(Beginning of Selected passage)
Eleanor grew up in a Catholic Chinese family, and was chaperoned all the way until she was married at 23. Yet she says her open-mindedness is not a result of living overseas.
“I had two grandmothers, and I lived under one roof with them. And they were both married to my grandfather, and they both treated each other like sisters.”
One grandmother would sit at the head of the table. “She was the one always talking about sex and how it should be about and how she did it herself and so it was a laughable matter. Everyone had fun when we talked about sex. She talked about who was oversexed, of friends she knew, who was sleeping with whom—we talked about sex because it was real.”
It was at nine years old when she found out about sex. “Children today could even go younger, because there was a 7-year-old who walked in her with her mother. Bear in mind, this was a Chinese couple, with their 7-year-old. She had only one question for me. She wanted to know if her mother was having sex with her lover. She’s 7 years old. If you’re not going to tell her what’s happening, she’s going to churn around in her head different thoughts and go insane thinking about what’s happening behind closed doors—or talk to her friends, who are also 7.”
(End of Selected passage)
(Beginning of Information shown)
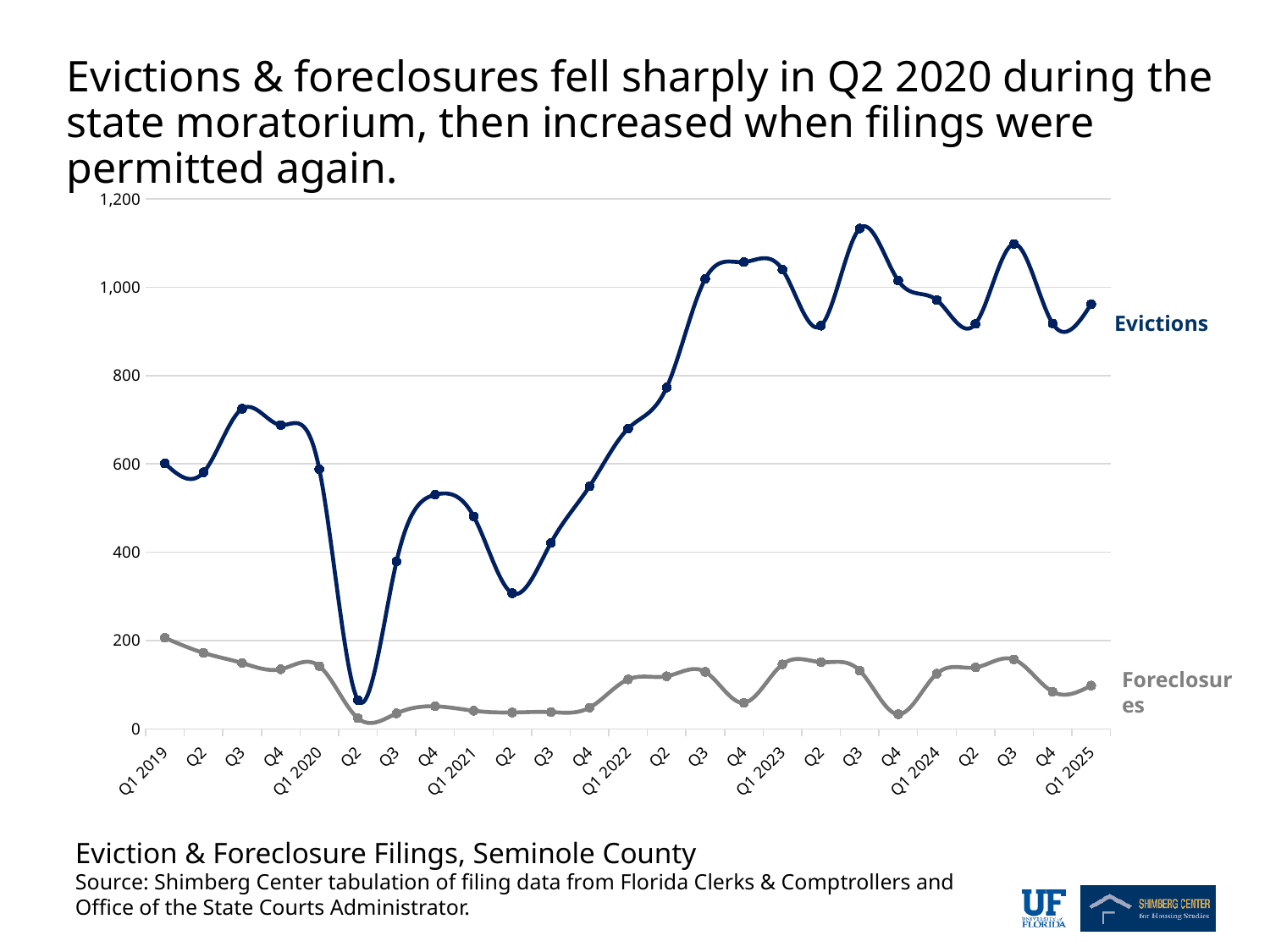
Is the Evictions value for Q2 2020 greater or less than 200? less Is the Foreclosures value for Q1 2025 greater or less than 200? less How many series are plotted on the chart? 2 What is the title of the chart shown below the plot? Eviction & Foreclosure Filings, Seminole County Is the Evictions value for Q3 2023 greater or less than 1,000? greater How many quarterly data points does each line have, from Q1 2019 to Q1 2025? 25 In which quarter is the Evictions line at its lowest? Q2 2020 What colour is the Evictions line? dark blue What kind of chart is shown on the slide? line chart Which series has the larger value in Q1 2019, Evictions or Foreclosures? Evictions Do Evictions rise or fall between Q1 2022 and Q3 2022? rise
(End of Information shown)
_Required work_. Decide whether each statement agrees with the passage about Eleanor, answering yes or no and quoting the exact words of the passage that settle it: (a) Eleanor was married at 23. (b) Eleanor credits her open-mindedness to living overseas. (c) Eleanor's two grandmothers treated each other like sisters.

_Written response_.
(a) Yes: "was chaperoned all the way until she was married at 23"
(b) No: "she says her open-mindedness is not a result of living overseas"
(c) Yes: "they both treated each other like sisters"